*本文:*
+++++

GDC(3月9日)/嗚呼痛恨は鶴見に輝く

さてGDCも鶴見にとっては今日からが本番。朝イチから早速レクチャーに吶喊だ。


"Perform or Else! Why (and How) to Include Extroverted Play Design in your Game"
Katherine Isbister

「外交的な遊び(extroverted play)」のゲームデザインに関するレクチャー。スピーカーのKatherineはゲーム制作者ではなく心理学者で、社会心理学的アプローチによってゲームを研究しているのだとか。森昭雄なぞのような「ゲーム識らずによるゲーム研究」とは違い、ゲーム好きが昂じて研究を始めてしまった!的な匂いが感じられて良い。

+++++

*データ行:*
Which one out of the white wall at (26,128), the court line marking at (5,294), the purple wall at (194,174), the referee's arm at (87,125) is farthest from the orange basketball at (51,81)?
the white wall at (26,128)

+++++

*ミニ問題:*
本文を読んで、次の質問に答えてください。
1. 鶴見は朝イチから何に向かいましたか。
2. 「外交的な遊び」についての話をしたのはだれですか。
3. その人はゲーム制作者ですか。本文ではどんな人だと書かれていますか。

*記述解答:*
1. レクチャーです。
2. Katherine Isbisterです。
3. ゲーム制作者ではありません。心理学者で、社会心理学的アプローチによってゲームを研究している人だと書かれています。